## Exercises
A. In the Privacy Shield passage, what must controllers do if they intend to keep transferring data even though the standard of essential equivalence cannot be met?
B. Reproduce a section of the Privacy Shield passage word for word, beginning at the words "The statement of" and stopping after "data to the U.S.".

The Privacy Shield is dead, long live the Standard Contractual clauses?
The statement of the EDPB does not refer to a grace period and some DPAs are already sending out communications. What timeline you would propose to the controllers to find new safeguards?
There is no grace period. The Court has invalidated the Privacy Shield Decision without maintaining its effects, because the U.S. law assessed by the Court does not provide an essentially equivalent level of protection to that guaranteed within the EU. Controllers must take into account the Court's assessment in any of their transfers of personal data to the U.S.
Would you have a preference for some possible safeguards or derogations? Would you advise to use consent over others?
The Court has established that appropriate safeguards under Article 46 GDPR must meet the standard of "essential equivalence" with the level of protection guaranteed within the European Union. This standard applies to the appropriate safeguards contained in standard contractual clauses, binding corporate rules and other safeguards that may be complementary to them.
The Court reiterates that Article 46 appears in Chapter V of the GDPR. Accordingly, it must be read in the light of Article 44 GDPR, which lays down that “all provisions [in that chapter] shall be applied in order to ensure that the level of protection of natural persons guaranteed by [that regulation] is not undermined". The level of protection must therefore be guaranteed irrespective of the provision of the chapter on the basis of which a transfer of personal data to a third country is carried out.
In the absence of a valid adequacy decision, controllers must carry-out an analysis of the circumstances surrounding a transfer of data to a third country and the safeguards available for the protection of personal data, including the legislation of the third country, to determine if they are able to meet the standard of essential equivalence. If this standard cannot be met, controllers are required to suspend or end the transfer of personal data. If they intend to keep transferring data despite this conclusion, they must notify the competent supervisory authority.
The EDPB will continue to assess the consequences of the judgment on the existing transfer tools.
Derogations under Article 49 GDPR
It is still possible to transfer data from the EEA to the U.S. on the basis of derogations foreseen in article 49 GDPR provided the conditions set forth in this Article apply. The EDPB issued guidelines on this provision and it is important to recall that these derogations, as such, can only be applied on a case-by-case basis and cannot become "the rule" in practice.
In particular, it should be recalled that when transfers are based on the consent of the data subject, it should be: explicit, specific for the particular data transfer or set of transfers (meaning that the data exporter must make sure to obtain specific consent before the transfer is put in place even if this occurs after the collection of the data has been made), and informed, particularly as to the possible risks of the transfer (meaning the data subject should also informed of the specific risks resulting from the fact that their data will be transferred to a country that does not provide adequate protection and that no adequate safeguards aimed at providing protection for the data are being implemented).

## Data provided

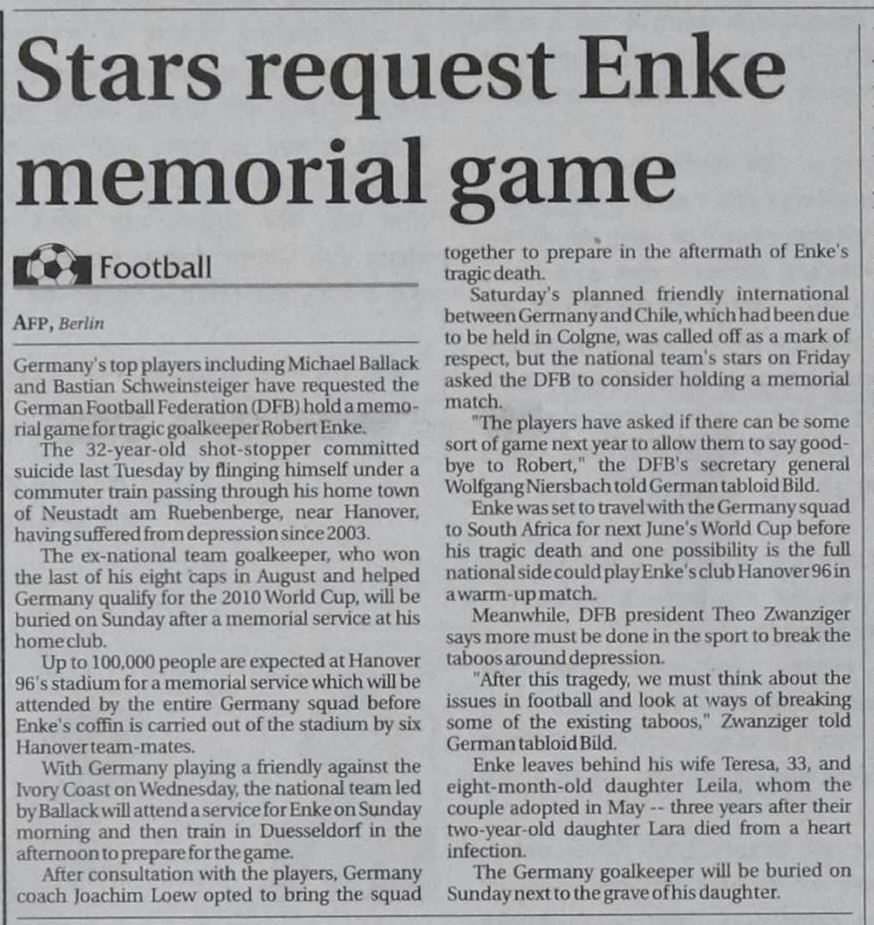 Stars request Enke memorial game

Football

AFP, Berlin

Germany's top players including Michael Ballack and Bastian Schweinsteiger have requested the German Football Federation (DFB) hold a memorial game for tragic goalkeeper Robert Enke.

The 32-year-old shot-stopper committed suicide last Tuesday by flinging himself under a commuter train passing through his home town of Neustadt am Ruebenberge, near Hanover, having suffered from depression since 2003.

The ex-national team goalkeeper, who won the last of his eight caps in August and helped Germany qualify for the 2010 World Cup, will be buried on Sunday after a memorial service at his home club.

Up to 100,000 people are expected at Hanover 96's stadium for a memorial service which will be attended by the entire Germany squad before Enke's coffin is carried out of the stadium by six Hanover team-mates.

With Germany playing a friendly against the Ivory Coast on Wednesday, the national team led by Ballack will attend a service for Enke on Sunday morning and then train in Duesseldorf in the afternoon to prepare for the game.

After consultation with the players, Germany coach Joachim Loew opted to bring the squad together to prepare in the aftermath of Enke's tragic death.

Saturday's planned friendly international between Germany and Chile, which had been due to be held in Colgne, was called off as a mark of respect, but the national team's stars on Friday asked the DFB to consider holding a memorial match.

"The players have asked if there can be some sort of game next year to allow them to say goodbye to Robert," the DFB's secretary general Wolfgang Niersbach told German tabloid Bild.

Enke was set to travel with the Germany squad to South Africa for next June's World Cup before his tragic death and one possibility is the full national side could play Enke's club Hanover 96 in a warm-up match.

Meanwhile, DFB president Theo Zwanziger says more must be done in the sport to break the taboos around depression.

"After this tragedy, we must think about the issues in football and look at ways of breaking some of the existing taboos," Zwanziger told German tabloid Bild.

Enke leaves behind his wife Teresa, 33, and eight-month-old daughter Leila, whom the couple adopted in May -- three years after their two-year-old daughter Lara died from a heart infection.

The Germany goalkeeper will be buried on Sunday next to the grave of his daughter.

## Per-task answers
A. They must notify the competent supervisory authority.

B.
The statement of the EDPB does not refer to a grace period and some DPAs are already sending out communications. What timeline you would propose to the controllers to find new safeguards?
There is no grace period. The Court has invalidated the Privacy Shield Decision without maintaining its effects, because the U.S. law assessed by the Court does not provide an essentially equivalent level of protection to that guaranteed within the EU. Controllers must take into account the Court's assessment in any of their transfers of personal data to the U.S.